The Plan was supported by all major creditor constituencies, including more than 80% of holders of its Senior Secured Notes and 100% of holders of its Second Lien Term Loan. Through its financial restructuring, the Company reduced its debt by approximately $600 million, equitizing over $500 million of the Company’s prepetition senior secured debt. The Company also has entered into a credit agreement for a new Revolving Credit Facility to support post-emergence liquidity and invest in future growth.

Lannett will now operate as a privately-held company under the ownership of its prepetition lenders. Equity shares of the pre-emergence Company have been canceled and are no longer publicly trading. The Company will be led by the existing management team alongside a newly constituted three-member Board of Directors. Chief Executive Officer Tim Crew, who continues as a Company board member, will be joined by Jeffrey D. Goldberg and Jason Shandell. Both seasoned executives bring a wealth of experience and industry expertise to the Company to further guide Lannett’s strategic direction and future success.

About Lannett Company, Inc.:

Lannett Company, Inc., founded in 1942, develops, manufactures, packages, markets, and distributes generic pharmaceutical products for a wide range of medical indications. For more information, visit the company’s website at www.lannett.com.

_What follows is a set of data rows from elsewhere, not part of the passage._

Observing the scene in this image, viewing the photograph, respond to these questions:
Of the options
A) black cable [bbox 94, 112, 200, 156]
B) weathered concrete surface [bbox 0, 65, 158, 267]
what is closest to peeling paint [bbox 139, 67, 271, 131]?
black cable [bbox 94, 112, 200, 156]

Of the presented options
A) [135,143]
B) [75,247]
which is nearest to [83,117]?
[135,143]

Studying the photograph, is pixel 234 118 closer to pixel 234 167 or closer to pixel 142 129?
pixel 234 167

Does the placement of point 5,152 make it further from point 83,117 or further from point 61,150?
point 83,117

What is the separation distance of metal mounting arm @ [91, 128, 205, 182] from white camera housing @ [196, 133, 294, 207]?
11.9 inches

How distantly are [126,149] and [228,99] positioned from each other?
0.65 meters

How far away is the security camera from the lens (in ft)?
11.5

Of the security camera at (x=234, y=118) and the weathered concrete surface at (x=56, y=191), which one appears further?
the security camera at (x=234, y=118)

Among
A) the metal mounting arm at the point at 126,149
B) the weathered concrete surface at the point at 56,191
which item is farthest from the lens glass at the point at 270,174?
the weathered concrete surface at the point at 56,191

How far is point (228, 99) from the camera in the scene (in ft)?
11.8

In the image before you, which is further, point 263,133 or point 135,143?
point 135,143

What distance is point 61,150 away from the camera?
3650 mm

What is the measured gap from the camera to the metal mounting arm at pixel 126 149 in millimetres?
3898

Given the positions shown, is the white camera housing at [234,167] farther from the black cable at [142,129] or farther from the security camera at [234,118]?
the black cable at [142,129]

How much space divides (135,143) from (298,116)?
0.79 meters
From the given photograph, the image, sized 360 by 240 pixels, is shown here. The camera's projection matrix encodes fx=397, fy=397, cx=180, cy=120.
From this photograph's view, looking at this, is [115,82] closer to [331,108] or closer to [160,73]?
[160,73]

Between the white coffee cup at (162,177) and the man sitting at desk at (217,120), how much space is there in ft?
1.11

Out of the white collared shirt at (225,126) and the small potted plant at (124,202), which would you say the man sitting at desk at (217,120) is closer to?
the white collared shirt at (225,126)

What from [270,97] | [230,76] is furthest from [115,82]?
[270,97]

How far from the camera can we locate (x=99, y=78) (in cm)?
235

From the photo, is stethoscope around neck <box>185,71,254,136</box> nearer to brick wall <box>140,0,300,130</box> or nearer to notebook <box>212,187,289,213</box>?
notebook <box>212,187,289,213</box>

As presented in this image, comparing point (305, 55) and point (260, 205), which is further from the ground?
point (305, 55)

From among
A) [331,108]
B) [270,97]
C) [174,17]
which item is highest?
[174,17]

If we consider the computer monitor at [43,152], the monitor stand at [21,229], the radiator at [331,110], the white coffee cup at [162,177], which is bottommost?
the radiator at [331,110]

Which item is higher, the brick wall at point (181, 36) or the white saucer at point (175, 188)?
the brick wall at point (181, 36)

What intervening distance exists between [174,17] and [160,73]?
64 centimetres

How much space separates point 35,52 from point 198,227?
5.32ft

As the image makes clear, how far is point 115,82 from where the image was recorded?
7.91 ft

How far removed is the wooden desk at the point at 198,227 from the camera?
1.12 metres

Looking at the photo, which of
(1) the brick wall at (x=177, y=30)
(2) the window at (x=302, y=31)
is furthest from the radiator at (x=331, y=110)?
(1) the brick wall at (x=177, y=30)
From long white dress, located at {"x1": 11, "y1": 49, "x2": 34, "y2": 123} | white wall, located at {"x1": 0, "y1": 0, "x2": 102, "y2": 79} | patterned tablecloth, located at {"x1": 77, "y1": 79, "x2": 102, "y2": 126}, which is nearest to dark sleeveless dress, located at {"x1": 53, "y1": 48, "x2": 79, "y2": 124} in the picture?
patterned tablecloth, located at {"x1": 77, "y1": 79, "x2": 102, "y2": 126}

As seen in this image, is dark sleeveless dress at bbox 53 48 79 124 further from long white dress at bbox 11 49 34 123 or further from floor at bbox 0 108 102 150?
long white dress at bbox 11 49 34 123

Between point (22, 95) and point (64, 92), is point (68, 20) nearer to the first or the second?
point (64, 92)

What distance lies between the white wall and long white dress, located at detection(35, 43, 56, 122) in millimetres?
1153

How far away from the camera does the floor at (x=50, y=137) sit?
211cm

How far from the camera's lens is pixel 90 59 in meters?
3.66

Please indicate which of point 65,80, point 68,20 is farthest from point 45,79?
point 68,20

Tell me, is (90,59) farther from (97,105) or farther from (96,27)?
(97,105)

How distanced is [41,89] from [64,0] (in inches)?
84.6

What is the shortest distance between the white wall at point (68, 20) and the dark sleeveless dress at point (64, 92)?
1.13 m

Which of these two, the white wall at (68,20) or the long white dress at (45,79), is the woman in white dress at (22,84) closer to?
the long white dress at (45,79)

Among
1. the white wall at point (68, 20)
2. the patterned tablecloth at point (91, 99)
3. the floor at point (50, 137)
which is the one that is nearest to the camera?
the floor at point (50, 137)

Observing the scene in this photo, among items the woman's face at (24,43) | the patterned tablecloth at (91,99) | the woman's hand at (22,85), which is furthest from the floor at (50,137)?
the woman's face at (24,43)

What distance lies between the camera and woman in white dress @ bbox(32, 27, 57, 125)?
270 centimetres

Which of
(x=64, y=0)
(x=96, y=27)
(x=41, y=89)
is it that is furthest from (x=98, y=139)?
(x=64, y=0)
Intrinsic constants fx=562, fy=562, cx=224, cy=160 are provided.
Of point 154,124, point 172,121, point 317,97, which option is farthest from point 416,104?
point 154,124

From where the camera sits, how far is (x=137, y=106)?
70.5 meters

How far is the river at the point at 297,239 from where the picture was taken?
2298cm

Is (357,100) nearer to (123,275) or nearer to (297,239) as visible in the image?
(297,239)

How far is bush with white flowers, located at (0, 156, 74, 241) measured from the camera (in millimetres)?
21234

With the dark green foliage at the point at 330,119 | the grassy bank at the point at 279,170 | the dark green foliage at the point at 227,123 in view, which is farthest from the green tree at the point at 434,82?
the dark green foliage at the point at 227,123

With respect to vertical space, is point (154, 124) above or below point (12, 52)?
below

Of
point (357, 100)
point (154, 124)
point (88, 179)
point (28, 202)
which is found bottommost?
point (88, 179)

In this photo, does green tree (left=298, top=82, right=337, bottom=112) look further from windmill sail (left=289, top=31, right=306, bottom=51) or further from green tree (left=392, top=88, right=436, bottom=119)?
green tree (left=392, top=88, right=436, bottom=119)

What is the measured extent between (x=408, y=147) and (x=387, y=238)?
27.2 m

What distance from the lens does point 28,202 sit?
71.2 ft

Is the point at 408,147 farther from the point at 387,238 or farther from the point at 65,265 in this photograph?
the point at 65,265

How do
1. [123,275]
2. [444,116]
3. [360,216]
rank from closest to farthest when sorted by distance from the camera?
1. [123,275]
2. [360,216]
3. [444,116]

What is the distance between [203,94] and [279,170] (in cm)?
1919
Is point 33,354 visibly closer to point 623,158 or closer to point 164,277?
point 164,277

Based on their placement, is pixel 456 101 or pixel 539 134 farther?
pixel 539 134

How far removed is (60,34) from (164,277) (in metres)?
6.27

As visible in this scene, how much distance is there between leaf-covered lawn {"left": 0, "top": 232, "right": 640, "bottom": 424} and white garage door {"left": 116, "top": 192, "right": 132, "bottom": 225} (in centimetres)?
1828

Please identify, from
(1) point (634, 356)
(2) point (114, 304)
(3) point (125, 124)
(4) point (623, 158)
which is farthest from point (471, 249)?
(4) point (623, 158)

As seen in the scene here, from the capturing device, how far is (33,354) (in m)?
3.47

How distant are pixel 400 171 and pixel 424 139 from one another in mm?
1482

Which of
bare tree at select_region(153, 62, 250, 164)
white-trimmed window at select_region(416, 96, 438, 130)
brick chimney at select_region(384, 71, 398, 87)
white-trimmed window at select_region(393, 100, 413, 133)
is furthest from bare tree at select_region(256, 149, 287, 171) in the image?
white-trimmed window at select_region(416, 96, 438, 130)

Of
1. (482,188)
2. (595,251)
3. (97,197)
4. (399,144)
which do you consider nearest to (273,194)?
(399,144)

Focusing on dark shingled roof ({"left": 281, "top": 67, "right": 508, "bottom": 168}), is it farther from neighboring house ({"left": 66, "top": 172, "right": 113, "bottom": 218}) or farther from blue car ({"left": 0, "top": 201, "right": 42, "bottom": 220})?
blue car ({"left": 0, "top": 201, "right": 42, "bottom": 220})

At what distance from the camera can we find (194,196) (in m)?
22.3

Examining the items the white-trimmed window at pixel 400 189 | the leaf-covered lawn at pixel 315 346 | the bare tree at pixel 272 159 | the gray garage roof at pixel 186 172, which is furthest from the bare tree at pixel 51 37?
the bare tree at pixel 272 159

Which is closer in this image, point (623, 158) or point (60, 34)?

Cautionary Note Regarding Forward-Looking Statements

This release may contain “forward-looking statements.” All statements, other than statements of historical facts that address activities, events or developments that the Company expects, believes or anticipates will or may occur in the future are forward-looking statements. These statements are based on certain assumptions based on management’s views, estimates, beliefs as of the time of these statements regarding future events and results. When used in this release, words such as “will,” “potential,” “believe,” “estimate,” “intend,” “expect,” “may,” “should,” “anticipate,” “could,” “plan,” “predict,” “strategy,” “future” or their negatives or other words that convey the uncertainty of future events or outcomes are intended to identify forward-looking statements, although not all forward-looking statements contain such identifying words. Forward-looking statements involve uncertainties and are subject to many risks and variables. Actual future events may differ materially from those expressed in these forward-looking statements as a result of a number of factors. Although the Company believes its forward-looking statements are based on reasonable assumptions, no assurance can be given that these assumptions are accurate or that any of these expectations will be achieved (partially or in full) or will prove to have been correct. In light of the above, the events anticipated by the Company may not occur, and, if any of such events do, the Company may not have correctly anticipated timing or the extent of their impact. Any forward-looking statement speaks only as of the date on which such statement is made, and the Company undertakes no obligation to correct or update any forward-looking statement, whether as a result of new information, future events or otherwise, except as required by applicable law. These cautionary statements qualify all forward-looking statements attributable to the Company or persons acting on the Company’s behalf.